In the U.S., the Federal Trade Commission (FTC) says you have to give a Franchise Disclosure Document (FDD) at least 14 days before anyone signs a contract or hands over money. This thing is massive—23 items covering fees, lawsuits, financials, even any earnings claims you make. The federal government doesn’t pre-approve anything, but 14 states (think California, New York, Illinois) want you to register, pay a fee (between $250 and $750), and get through a public records review that can take up to three months. And you can’t just show up as yourself—set up a U.S. company (like a Delaware LLC) for holding your IP and handling royalties.
Canada’s different. No federal law. Instead, seven provinces have their own rules: Ontario, Alberta, British Columbia, Manitoba, New Brunswick, Prince Edward Island, and Saskatchewan (which starts regulating in June 2026). You need to give a full disclosure document 14 days ahead, with audited financials (from the past year or two), all material facts, fees in Canadian dollars, and a list of franchisees.

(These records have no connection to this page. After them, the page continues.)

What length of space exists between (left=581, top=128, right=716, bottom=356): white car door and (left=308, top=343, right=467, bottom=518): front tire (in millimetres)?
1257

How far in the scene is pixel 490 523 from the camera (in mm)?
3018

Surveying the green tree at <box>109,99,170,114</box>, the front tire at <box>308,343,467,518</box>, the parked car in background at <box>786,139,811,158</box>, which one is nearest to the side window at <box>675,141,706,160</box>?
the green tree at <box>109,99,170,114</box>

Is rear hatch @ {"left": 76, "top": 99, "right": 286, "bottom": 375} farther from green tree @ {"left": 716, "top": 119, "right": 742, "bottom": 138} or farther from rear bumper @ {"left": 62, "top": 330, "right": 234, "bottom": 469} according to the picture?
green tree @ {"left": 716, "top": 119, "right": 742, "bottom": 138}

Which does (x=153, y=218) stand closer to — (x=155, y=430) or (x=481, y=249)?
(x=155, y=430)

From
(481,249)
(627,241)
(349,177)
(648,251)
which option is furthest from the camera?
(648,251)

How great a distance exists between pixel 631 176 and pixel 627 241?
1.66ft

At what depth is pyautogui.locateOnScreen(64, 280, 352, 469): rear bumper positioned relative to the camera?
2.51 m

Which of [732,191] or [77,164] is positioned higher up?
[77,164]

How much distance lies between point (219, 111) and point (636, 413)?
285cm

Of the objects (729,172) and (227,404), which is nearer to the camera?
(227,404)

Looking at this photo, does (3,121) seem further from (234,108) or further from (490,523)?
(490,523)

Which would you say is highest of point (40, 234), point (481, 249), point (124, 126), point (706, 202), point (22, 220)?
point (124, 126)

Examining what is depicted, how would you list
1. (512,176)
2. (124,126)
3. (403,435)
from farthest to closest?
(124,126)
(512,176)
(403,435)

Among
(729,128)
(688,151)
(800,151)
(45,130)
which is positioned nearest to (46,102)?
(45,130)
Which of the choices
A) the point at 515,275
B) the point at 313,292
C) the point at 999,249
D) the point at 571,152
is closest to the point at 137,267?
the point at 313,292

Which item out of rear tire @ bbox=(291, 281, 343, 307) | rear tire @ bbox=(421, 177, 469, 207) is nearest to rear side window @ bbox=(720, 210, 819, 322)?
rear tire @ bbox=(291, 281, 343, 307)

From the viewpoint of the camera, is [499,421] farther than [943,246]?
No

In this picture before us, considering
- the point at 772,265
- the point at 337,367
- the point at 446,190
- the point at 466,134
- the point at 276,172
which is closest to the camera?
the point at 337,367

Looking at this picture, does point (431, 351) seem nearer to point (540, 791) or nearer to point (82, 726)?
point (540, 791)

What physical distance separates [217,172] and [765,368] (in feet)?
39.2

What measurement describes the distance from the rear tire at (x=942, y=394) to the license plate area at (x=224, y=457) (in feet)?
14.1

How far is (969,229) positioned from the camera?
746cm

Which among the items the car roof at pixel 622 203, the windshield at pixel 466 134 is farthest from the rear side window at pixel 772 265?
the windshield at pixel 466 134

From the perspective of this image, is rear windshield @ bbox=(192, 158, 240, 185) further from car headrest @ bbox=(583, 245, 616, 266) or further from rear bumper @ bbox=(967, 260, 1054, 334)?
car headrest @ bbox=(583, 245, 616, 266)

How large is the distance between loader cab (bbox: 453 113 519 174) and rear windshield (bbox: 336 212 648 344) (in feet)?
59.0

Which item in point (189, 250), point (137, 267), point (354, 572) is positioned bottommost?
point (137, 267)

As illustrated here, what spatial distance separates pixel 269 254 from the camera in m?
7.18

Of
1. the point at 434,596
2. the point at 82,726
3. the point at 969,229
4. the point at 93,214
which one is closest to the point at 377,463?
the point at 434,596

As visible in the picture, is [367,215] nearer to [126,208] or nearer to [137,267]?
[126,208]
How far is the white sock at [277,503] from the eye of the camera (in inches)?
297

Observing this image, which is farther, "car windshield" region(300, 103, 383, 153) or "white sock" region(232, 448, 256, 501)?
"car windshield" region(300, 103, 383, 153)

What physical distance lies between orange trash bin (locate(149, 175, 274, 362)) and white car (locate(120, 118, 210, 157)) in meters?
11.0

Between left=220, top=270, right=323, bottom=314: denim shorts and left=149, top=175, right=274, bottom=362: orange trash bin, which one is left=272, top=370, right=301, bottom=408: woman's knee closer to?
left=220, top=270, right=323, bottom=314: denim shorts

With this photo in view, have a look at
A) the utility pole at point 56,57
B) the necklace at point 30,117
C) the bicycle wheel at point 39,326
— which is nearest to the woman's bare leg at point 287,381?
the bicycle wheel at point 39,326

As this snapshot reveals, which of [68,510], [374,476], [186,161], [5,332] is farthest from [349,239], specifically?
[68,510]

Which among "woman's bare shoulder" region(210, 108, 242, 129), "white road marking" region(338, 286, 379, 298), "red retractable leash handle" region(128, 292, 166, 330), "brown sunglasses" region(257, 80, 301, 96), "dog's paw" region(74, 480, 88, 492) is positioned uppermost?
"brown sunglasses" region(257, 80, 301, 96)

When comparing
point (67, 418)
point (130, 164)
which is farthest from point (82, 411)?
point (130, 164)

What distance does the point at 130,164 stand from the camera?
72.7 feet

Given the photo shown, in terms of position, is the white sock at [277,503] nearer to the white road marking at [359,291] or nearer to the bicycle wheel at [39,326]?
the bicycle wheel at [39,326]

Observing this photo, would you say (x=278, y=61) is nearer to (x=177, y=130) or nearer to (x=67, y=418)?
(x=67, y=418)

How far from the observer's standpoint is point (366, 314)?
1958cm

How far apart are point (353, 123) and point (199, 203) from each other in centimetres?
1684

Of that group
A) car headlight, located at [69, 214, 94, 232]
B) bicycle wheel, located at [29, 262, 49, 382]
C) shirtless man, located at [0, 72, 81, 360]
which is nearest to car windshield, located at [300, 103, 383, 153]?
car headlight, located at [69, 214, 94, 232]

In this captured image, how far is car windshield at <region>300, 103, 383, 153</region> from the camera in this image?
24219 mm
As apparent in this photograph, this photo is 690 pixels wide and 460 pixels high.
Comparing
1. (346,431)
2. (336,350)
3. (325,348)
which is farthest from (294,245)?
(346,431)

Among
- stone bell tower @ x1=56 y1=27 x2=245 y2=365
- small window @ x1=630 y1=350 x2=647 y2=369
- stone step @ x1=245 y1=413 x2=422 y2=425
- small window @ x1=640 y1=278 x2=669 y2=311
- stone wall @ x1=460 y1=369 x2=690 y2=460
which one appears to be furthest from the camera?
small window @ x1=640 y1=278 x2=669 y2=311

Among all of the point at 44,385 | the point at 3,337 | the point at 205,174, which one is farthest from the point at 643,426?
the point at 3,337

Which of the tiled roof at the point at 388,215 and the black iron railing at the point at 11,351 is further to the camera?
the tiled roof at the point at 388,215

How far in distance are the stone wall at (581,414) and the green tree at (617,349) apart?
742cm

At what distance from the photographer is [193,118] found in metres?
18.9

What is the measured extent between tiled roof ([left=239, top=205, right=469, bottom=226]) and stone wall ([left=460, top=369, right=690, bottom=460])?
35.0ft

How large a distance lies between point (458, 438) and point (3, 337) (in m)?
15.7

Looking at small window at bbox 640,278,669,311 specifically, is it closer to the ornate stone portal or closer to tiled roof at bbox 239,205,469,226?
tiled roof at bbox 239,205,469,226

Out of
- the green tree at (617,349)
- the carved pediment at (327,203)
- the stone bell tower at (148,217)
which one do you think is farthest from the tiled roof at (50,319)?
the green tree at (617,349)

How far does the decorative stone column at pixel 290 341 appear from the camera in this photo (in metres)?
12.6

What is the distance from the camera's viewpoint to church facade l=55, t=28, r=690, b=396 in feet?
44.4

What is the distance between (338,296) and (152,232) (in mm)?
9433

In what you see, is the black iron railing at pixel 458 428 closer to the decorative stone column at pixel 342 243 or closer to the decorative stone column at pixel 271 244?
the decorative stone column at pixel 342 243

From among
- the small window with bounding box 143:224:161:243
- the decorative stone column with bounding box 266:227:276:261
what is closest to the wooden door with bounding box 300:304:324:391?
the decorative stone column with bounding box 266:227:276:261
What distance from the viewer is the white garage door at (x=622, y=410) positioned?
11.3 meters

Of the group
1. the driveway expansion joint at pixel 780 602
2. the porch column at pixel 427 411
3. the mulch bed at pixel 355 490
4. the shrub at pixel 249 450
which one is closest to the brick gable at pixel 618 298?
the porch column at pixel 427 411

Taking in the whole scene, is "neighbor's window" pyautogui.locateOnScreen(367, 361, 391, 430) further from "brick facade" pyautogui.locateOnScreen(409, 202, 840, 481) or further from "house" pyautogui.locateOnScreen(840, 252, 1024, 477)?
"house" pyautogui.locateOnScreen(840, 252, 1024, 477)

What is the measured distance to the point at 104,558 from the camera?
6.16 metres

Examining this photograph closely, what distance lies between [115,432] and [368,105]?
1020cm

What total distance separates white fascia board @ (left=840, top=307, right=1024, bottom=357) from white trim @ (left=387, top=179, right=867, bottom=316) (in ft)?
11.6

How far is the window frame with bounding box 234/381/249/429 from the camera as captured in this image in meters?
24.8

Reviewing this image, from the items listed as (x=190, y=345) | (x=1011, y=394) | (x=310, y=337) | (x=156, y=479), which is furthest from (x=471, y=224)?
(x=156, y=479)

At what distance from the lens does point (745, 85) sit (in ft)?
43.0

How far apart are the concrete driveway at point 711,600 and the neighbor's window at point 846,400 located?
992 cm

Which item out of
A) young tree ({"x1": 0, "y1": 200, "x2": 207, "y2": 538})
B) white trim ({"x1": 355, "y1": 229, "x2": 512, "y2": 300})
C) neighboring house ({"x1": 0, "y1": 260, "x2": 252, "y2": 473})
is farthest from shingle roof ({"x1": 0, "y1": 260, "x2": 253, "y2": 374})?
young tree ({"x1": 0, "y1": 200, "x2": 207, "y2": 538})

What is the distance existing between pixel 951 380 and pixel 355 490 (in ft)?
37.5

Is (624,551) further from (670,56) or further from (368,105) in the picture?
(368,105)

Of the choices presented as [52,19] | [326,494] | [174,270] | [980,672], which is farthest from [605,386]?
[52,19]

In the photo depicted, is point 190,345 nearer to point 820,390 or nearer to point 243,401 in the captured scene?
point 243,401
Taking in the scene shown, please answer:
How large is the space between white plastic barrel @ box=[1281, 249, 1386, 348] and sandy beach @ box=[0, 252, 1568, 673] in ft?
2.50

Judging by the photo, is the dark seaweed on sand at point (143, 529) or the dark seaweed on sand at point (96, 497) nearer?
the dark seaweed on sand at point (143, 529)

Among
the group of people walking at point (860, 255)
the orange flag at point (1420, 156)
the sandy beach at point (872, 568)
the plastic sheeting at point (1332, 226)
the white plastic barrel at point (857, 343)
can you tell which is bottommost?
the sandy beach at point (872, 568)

If you mess this up in Ontario, franchisees get 60 days to back out and get their money back. In provinces like Quebec without these laws, you’re working under general contract law.
No matter where you go, don’t skip the basics. Lock in your trademarks (USPTO for the U.S., CIPO for Canada). Update your operations manual—think ADA accessibility, bilingual signs. Get officers to sign off on those certificates. If you’re an international brand, brace yourself for 25–30% withholding taxes on royalties; treaties can lower this. And don’t cheap out on lawyers—you’ll probably spend at least $50,000. Screw up the paperwork, and you could owe double damages.
Big brands like Subway make it work by sticking to a national FDD and adding province-specific sections. When the economy’s stable in 2026, fast, clear disclosure will help you scale up quickly. For templates or audits, check out the International Franchise Association (IFA) in the U.S. or the Canadian Franchise Association (CFA).